-- Task to complete --
Copy all the data exactly, except the pictures.

-- Excerpts from a spatial dataset --
□ □ □ □ □ □ □

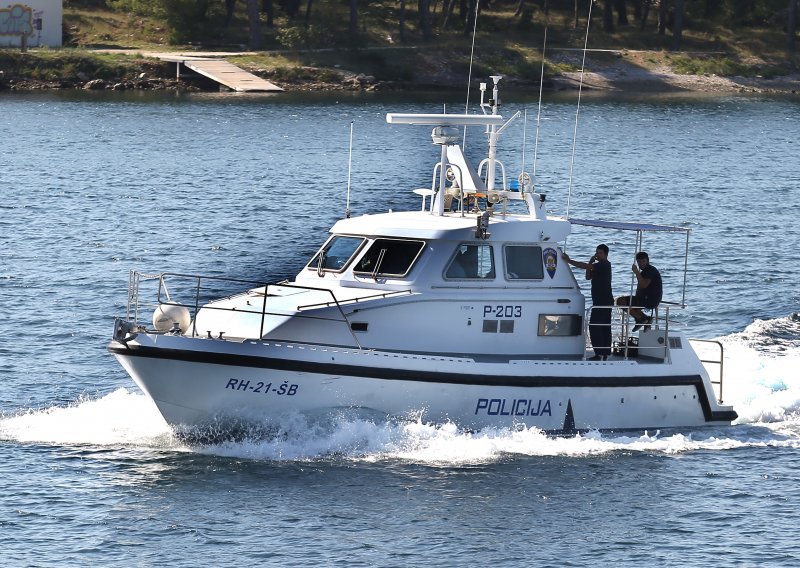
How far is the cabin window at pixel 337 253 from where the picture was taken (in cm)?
2139

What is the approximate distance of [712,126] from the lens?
245ft

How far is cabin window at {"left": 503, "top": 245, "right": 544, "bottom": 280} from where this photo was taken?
21.4m

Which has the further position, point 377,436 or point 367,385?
point 377,436

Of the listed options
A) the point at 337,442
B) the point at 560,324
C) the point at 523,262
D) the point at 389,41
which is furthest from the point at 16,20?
the point at 337,442

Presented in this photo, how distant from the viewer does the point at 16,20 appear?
88.1m

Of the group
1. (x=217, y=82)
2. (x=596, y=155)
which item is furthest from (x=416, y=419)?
(x=217, y=82)

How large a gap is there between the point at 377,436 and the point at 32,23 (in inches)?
2947

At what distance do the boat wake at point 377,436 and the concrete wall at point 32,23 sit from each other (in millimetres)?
69936

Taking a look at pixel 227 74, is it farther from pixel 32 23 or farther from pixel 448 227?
pixel 448 227

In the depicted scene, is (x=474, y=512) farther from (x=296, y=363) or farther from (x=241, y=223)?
(x=241, y=223)

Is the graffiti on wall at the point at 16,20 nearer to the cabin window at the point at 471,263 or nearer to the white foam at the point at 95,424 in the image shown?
the white foam at the point at 95,424

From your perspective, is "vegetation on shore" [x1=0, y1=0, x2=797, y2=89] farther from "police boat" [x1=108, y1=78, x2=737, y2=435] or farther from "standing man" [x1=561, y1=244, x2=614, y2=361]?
"police boat" [x1=108, y1=78, x2=737, y2=435]

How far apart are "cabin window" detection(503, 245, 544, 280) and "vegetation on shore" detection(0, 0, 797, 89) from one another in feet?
219

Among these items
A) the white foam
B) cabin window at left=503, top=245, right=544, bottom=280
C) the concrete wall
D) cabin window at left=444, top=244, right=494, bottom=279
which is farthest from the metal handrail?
the concrete wall
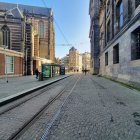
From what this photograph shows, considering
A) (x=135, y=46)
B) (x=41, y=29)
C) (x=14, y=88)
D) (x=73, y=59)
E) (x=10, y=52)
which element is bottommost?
(x=14, y=88)

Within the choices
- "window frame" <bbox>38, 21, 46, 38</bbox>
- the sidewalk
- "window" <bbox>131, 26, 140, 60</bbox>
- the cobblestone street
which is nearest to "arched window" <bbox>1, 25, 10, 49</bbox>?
"window frame" <bbox>38, 21, 46, 38</bbox>

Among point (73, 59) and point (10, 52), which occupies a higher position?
point (73, 59)

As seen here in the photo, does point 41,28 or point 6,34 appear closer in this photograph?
point 6,34

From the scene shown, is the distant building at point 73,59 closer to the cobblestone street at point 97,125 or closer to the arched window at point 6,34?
the arched window at point 6,34

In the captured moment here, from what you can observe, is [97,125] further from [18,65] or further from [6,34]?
[6,34]

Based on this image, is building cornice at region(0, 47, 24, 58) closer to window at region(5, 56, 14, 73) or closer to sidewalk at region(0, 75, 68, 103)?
window at region(5, 56, 14, 73)

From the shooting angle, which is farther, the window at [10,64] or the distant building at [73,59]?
the distant building at [73,59]

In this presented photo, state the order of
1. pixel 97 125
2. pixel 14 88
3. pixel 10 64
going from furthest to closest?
pixel 10 64 < pixel 14 88 < pixel 97 125

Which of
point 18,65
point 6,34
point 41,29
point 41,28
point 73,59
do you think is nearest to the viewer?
point 18,65

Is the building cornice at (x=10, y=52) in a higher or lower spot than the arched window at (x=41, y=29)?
lower

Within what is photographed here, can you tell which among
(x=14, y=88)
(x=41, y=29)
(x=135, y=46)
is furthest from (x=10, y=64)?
(x=41, y=29)

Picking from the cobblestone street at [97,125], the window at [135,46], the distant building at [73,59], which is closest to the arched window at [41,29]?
the distant building at [73,59]

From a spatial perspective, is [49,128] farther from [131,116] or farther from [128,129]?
[131,116]

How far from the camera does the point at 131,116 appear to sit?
5914 mm
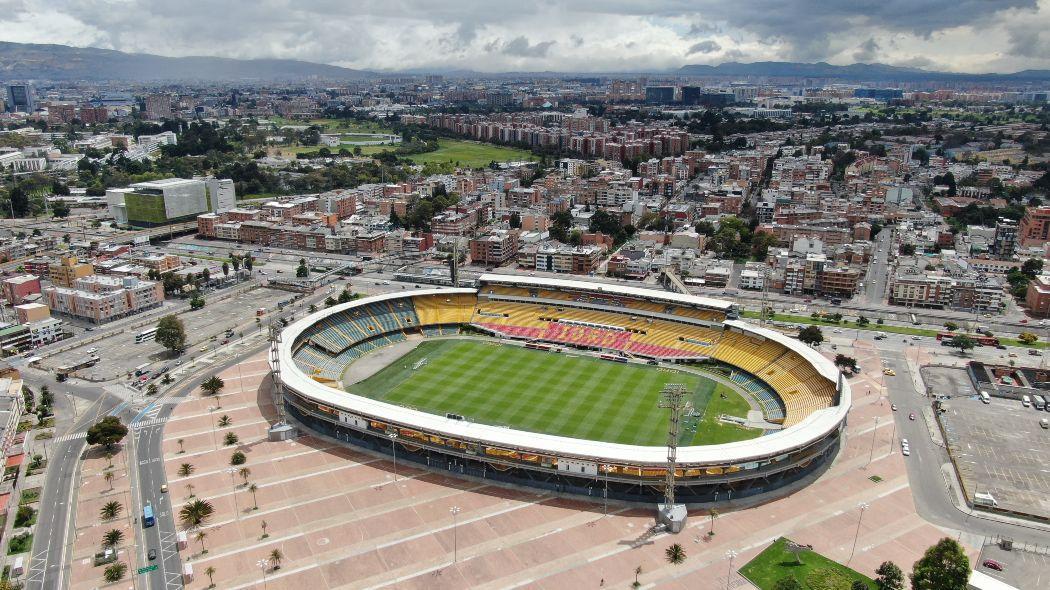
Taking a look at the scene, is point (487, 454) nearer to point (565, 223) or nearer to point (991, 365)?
point (991, 365)

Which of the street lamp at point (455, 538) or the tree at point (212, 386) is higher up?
the tree at point (212, 386)

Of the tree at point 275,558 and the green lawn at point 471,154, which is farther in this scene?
the green lawn at point 471,154

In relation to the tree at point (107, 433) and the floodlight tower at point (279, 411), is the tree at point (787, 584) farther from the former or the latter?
the tree at point (107, 433)

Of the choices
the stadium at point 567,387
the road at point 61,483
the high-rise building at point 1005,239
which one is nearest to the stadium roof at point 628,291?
the stadium at point 567,387

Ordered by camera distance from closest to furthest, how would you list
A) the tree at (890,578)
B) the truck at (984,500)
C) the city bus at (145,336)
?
the tree at (890,578), the truck at (984,500), the city bus at (145,336)

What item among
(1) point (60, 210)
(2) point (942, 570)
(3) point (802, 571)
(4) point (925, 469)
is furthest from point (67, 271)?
(2) point (942, 570)

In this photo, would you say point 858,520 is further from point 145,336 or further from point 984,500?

□ □ □ □ □ □ □

-- Result for this exercise --
How far is the cabin window at pixel 337 253 from where the picture was taken (in cm)?
2139

What is the approximate distance of [712,126] from the lens?
245ft

How far is cabin window at {"left": 503, "top": 245, "right": 544, "bottom": 280} from where this photo was taken?
21.4m

Which has the further position, point 377,436 or point 367,385?
point 377,436

Of the listed options
A) the point at 337,442
B) the point at 560,324
C) the point at 523,262
D) the point at 389,41
which is furthest from the point at 16,20?
the point at 337,442

Presented in this photo, how distant from the viewer does the point at 16,20 appear?
88.1m

Of the group
1. (x=217, y=82)
2. (x=596, y=155)
which item is furthest from (x=416, y=419)?
(x=217, y=82)

How large a gap is there between the point at 377,436 and the point at 32,23 (in inches)?
2947

At what distance do the boat wake at point 377,436 and the concrete wall at point 32,23 sit from each other (in millimetres)?
69936

Taking a look at pixel 227 74, is it farther from pixel 32 23 or farther from pixel 448 227?
pixel 448 227

In the depicted scene, is (x=474, y=512) farther from (x=296, y=363) or farther from (x=241, y=223)?
(x=241, y=223)

Is the graffiti on wall at the point at 16,20 nearer to the cabin window at the point at 471,263 or nearer to the white foam at the point at 95,424 in the image shown?
the white foam at the point at 95,424

From your perspective, is "vegetation on shore" [x1=0, y1=0, x2=797, y2=89] farther from "police boat" [x1=108, y1=78, x2=737, y2=435] or farther from "standing man" [x1=561, y1=244, x2=614, y2=361]?
"police boat" [x1=108, y1=78, x2=737, y2=435]

How far apart are "cabin window" detection(503, 245, 544, 280) and "vegetation on shore" detection(0, 0, 797, 89) from one another in feet?
219

Among these items
A) the white foam
B) cabin window at left=503, top=245, right=544, bottom=280
C) the concrete wall
D) cabin window at left=444, top=244, right=494, bottom=279
which is farthest from the metal handrail?
the concrete wall
From what this photograph shows, considering
A) (x=135, y=46)
B) (x=41, y=29)
C) (x=14, y=88)
D) (x=73, y=59)
E) (x=10, y=52)
which element is bottommost?
(x=14, y=88)

Within the choices
- "window frame" <bbox>38, 21, 46, 38</bbox>
- the sidewalk
- "window" <bbox>131, 26, 140, 60</bbox>
- the cobblestone street
which is nearest to "arched window" <bbox>1, 25, 10, 49</bbox>?
"window frame" <bbox>38, 21, 46, 38</bbox>

Among point (73, 59) and point (10, 52), which occupies a higher position?
point (73, 59)

As seen here in the photo, does point 41,28 or point 6,34 appear closer in this photograph?
point 6,34

From the scene shown, is the distant building at point 73,59 closer to the cobblestone street at point 97,125 or closer to the arched window at point 6,34?
the arched window at point 6,34

In the captured moment here, from what you can observe, is [97,125] further from [18,65] or further from [6,34]?
[6,34]

Based on this image, is building cornice at region(0, 47, 24, 58) closer to window at region(5, 56, 14, 73) or closer to sidewalk at region(0, 75, 68, 103)?
window at region(5, 56, 14, 73)

From the shooting angle, which is farther, the window at [10,64] or the distant building at [73,59]?
the distant building at [73,59]

In this presented photo, state the order of
1. pixel 97 125
2. pixel 14 88
3. pixel 10 64
going from furthest to closest?
pixel 10 64 < pixel 14 88 < pixel 97 125

Which of
point 18,65
point 6,34
point 41,29
point 41,28
point 73,59
do you think is nearest to the viewer?
point 18,65

Is the building cornice at (x=10, y=52) in a higher or lower spot than the arched window at (x=41, y=29)?
lower

Within what is photographed here, can you tell which among
(x=14, y=88)
(x=41, y=29)
(x=135, y=46)
is furthest from (x=10, y=64)?
(x=41, y=29)

Picking from the cobblestone street at [97,125], the window at [135,46], the distant building at [73,59], which is closest to the arched window at [41,29]?
the distant building at [73,59]

From a spatial perspective, is [49,128] farther from [131,116] or farther from [128,129]?
[131,116]

How far from the camera does the point at 131,116 appear to sit?
5914 mm
Taking a look at the scene, is point (487, 454) nearer to point (565, 223) or nearer to point (991, 365)?
point (991, 365)

Which of the street lamp at point (455, 538) or the tree at point (212, 386) is higher up?
the tree at point (212, 386)

Of the tree at point 275,558 and the green lawn at point 471,154, which is farther in this scene?
the green lawn at point 471,154

In relation to the tree at point (107, 433) and the floodlight tower at point (279, 411), is the tree at point (787, 584) farther from the former or the latter?
the tree at point (107, 433)

Of the choices
the stadium at point 567,387
the road at point 61,483
the high-rise building at point 1005,239
which one is nearest to the stadium roof at point 628,291?
the stadium at point 567,387

Ordered by camera distance from closest to furthest, how would you list
A) the tree at (890,578)
B) the truck at (984,500)
C) the city bus at (145,336)
?
the tree at (890,578), the truck at (984,500), the city bus at (145,336)

What item among
(1) point (60, 210)
(2) point (942, 570)
(3) point (802, 571)
(4) point (925, 469)
is furthest from point (67, 271)?
(2) point (942, 570)

In this photo, would you say point 858,520 is further from point 145,336 or further from point 984,500?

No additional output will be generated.